* _WORK INSTRUCTIONS_
Leaving the pictures aside, transcribe every line below exactly.

* _DATA TO PROCESS_
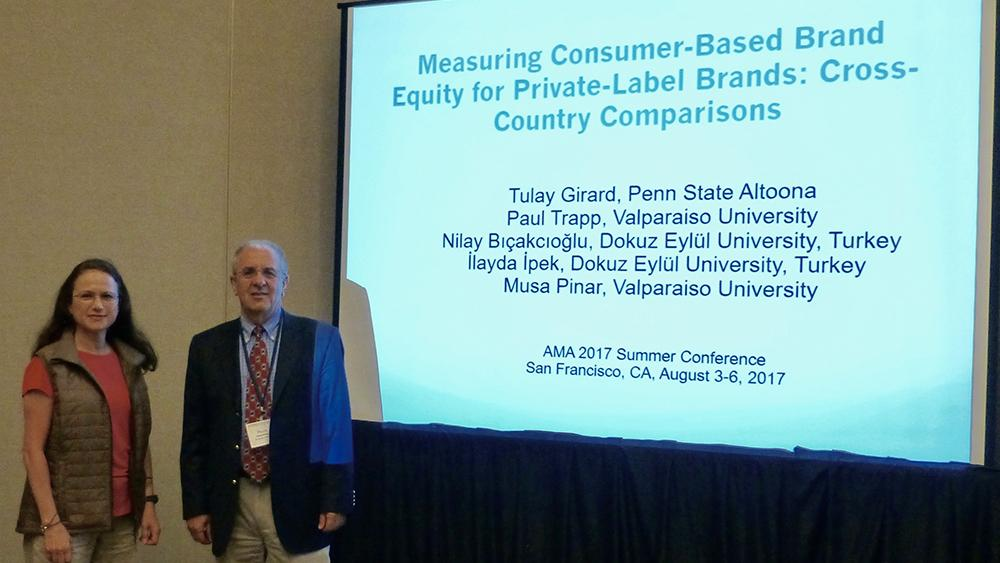 Tulay GIrard at 2017 Summer American Marketing Association Conference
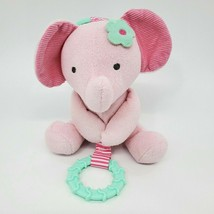 """6"""" Carters Elephant Pink Green Plush Rattle Teether Lovey 62076 Baby Toy... - $11.99"""
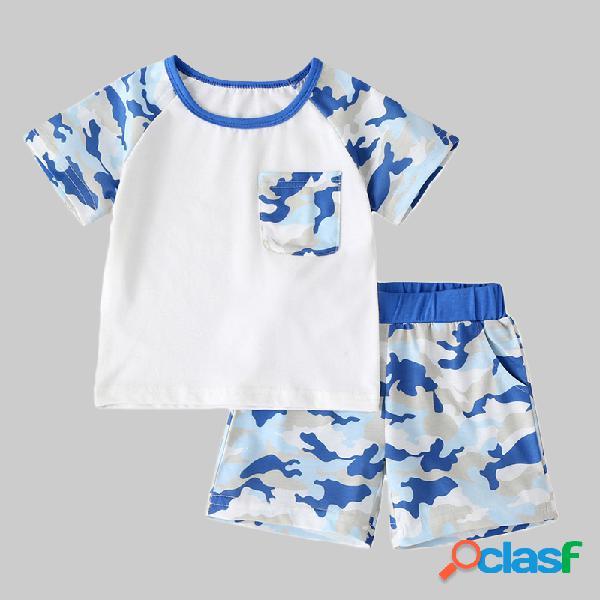 Conjunto de ropa casual de manga corta de camuflaje para niño, para 2-8 años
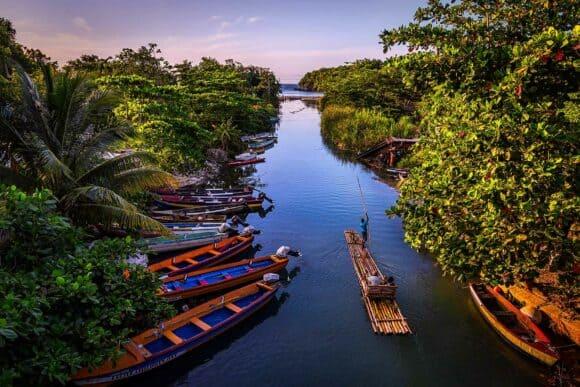 barcas jamaica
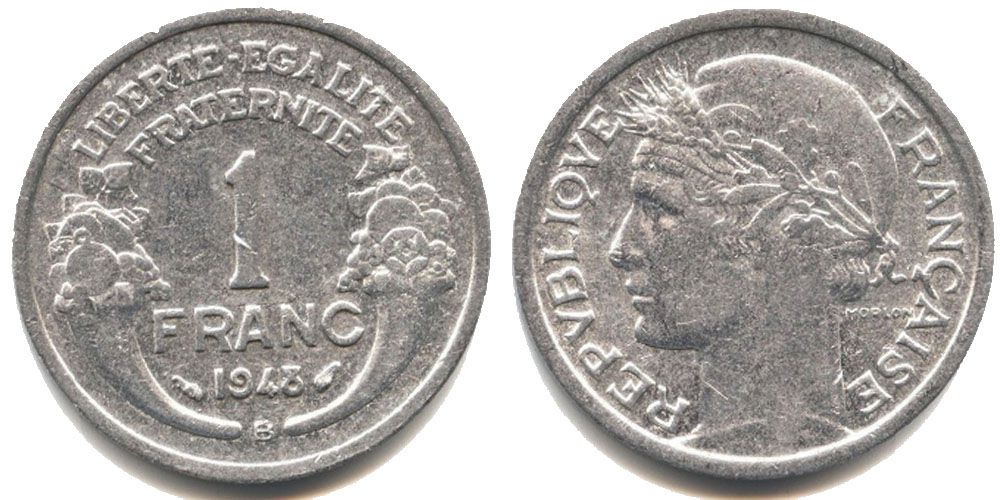 1 франк 1948 Франция — В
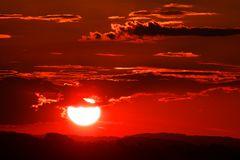 Sunset No. 1'234'567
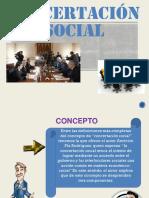 Concertacion Social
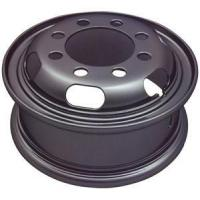 Buy cheap FB.SDC Shape steel Wheels for Trucks and Trailers product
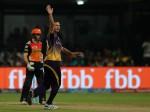 IPL: KKR की जीत से खुश नहीं है उसका 'हीरो'! उठाया बड़ा सवाल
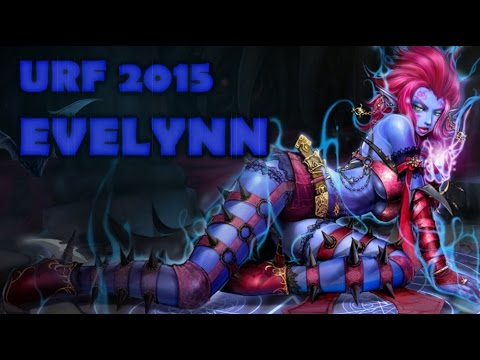 URF Evelynn Full Gameplay 2015 - Ultra Rapid Fire League of Legends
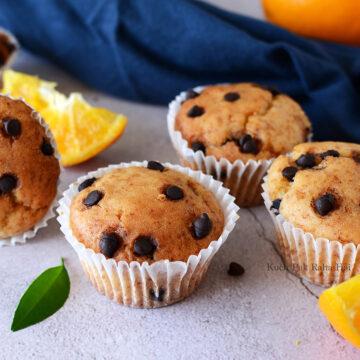 Eggless Orange Muffins Recipe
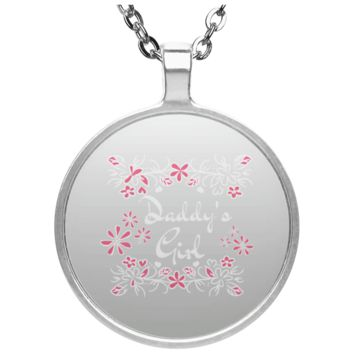 14 daddys girl UN4686 Circle Necklace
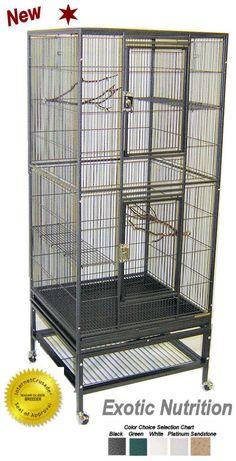Madagascar Sugar Glider Cage  $179.95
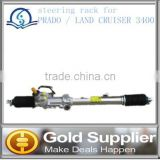 Brand New steering rack for PRADO / LAND CRUISER 3400 44250-60011 / 44250-60012 with high quality and most competitive price.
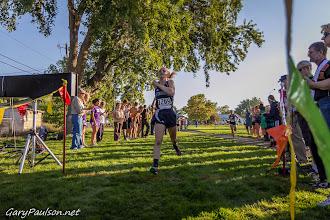 Photo: Mid-Columbia Conference Cross Country League Meet  Buy Photo: http://photos.garypaulson.net/p939296987/e46d2595e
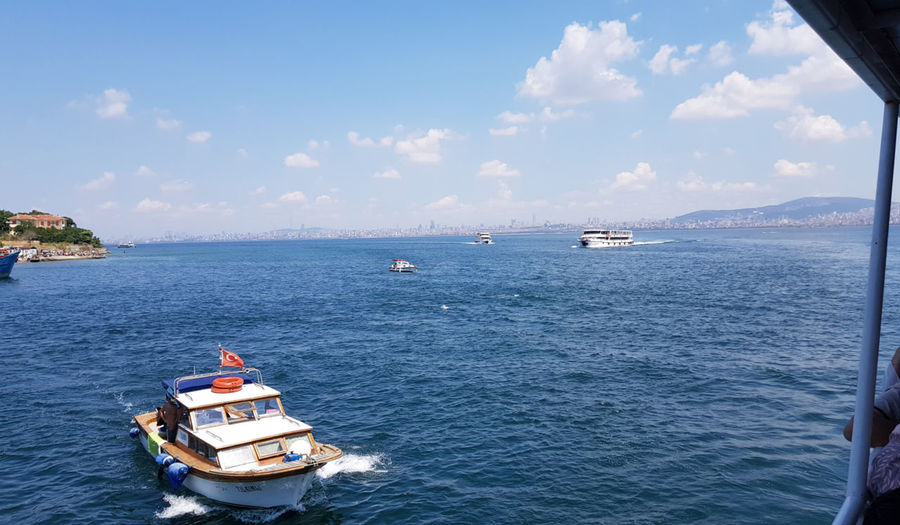 Sea Bosphorus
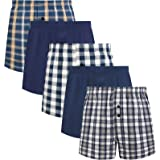 5Mayi Men's Woven Boxer Shorts Plaid Mens Boxers Cotton Mens Underwear Multipack S-XXL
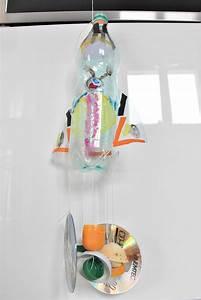Bouteille En Plastique Vide : diy un pouvantail en bouteille plastique ~ Dallasstarsshop.com Idées de Décoration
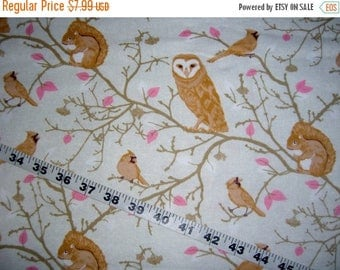 "Wildlife Flannel fabric with owls birds tree branches blossoms cotton print quilt sewing material to sew crafting 34"" x 43"" remnant quilter"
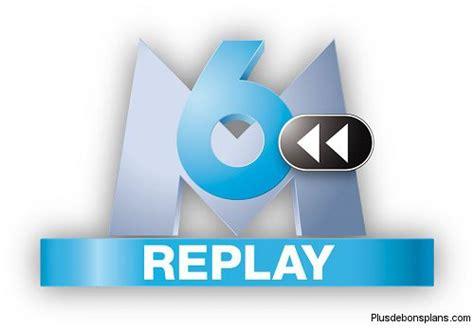 cuisine plus tv replay m6replay revoir les programmes tv du groupe en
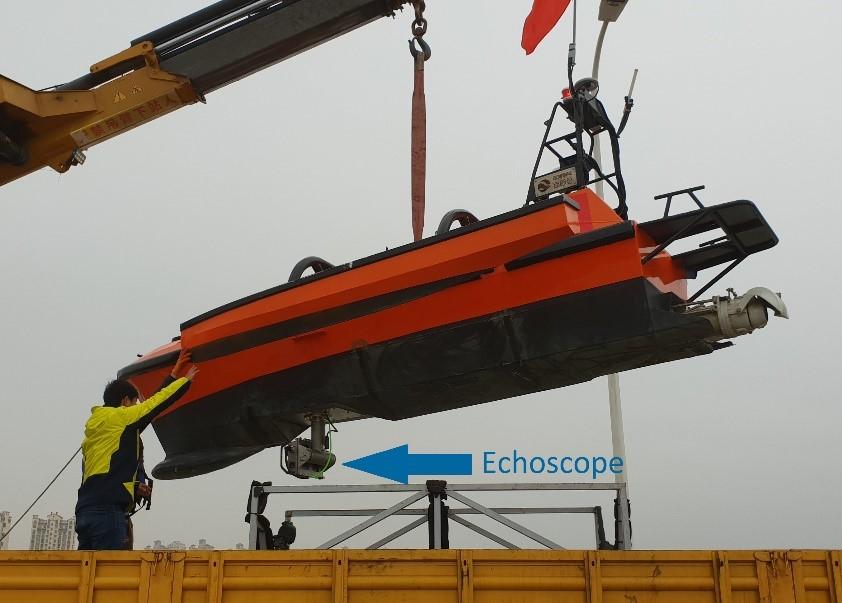 ASV with Echoscope mounted on bottom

* _TASK SOLUTION_
 Tulay GIrard at 2017 Summer American Marketing Association Conference
 """6"""" Carters Elephant Pink Green Plush Rattle Teether Lovey 62076 Baby Toy... - $11.99"""
 Conjunto de ropa casual de manga corta de camuflaje para niño, para 2-8 años
 barcas jamaica
 1 франк 1948 Франция — В
 Sunset No. 1'234'567
 Concertacion Social
 Buy cheap FB.SDC Shape steel Wheels for Trucks and Trailers product
 IPL: KKR की जीत से खुश नहीं है उसका 'हीरो'! उठाया बड़ा सवाल
 URF Evelynn Full Gameplay 2015 - Ultra Rapid Fire League of Legends
 Eggless Orange Muffins Recipe
 14 daddys girl UN4686 Circle Necklace
Madagascar Sugar Glider Cage  $179.95
 Brand New steering rack for PRADO / LAND CRUISER 3400 44250-60011 / 44250-60012 with high quality and most competitive price.
 Photo: Mid-Columbia Conference Cross Country League Meet  Buy Photo: http://photos.garypaulson.net/p939296987/e46d2595e
 Sea Bosphorus
 5Mayi Men's Woven Boxer Shorts Plaid Mens Boxers Cotton Mens Underwear Multipack S-XXL
Bouteille En Plastique Vide : diy un pouvantail en bouteille plastique ~ Dallasstarsshop.com Idées de Décoration
 "Wildlife Flannel fabric with owls birds tree branches blossoms cotton print quilt sewing material to sew crafting 34"" x 43"" remnant quilter"
 cuisine plus tv replay m6replay revoir les programmes tv du groupe en
 ASV with Echoscope mounted on bottom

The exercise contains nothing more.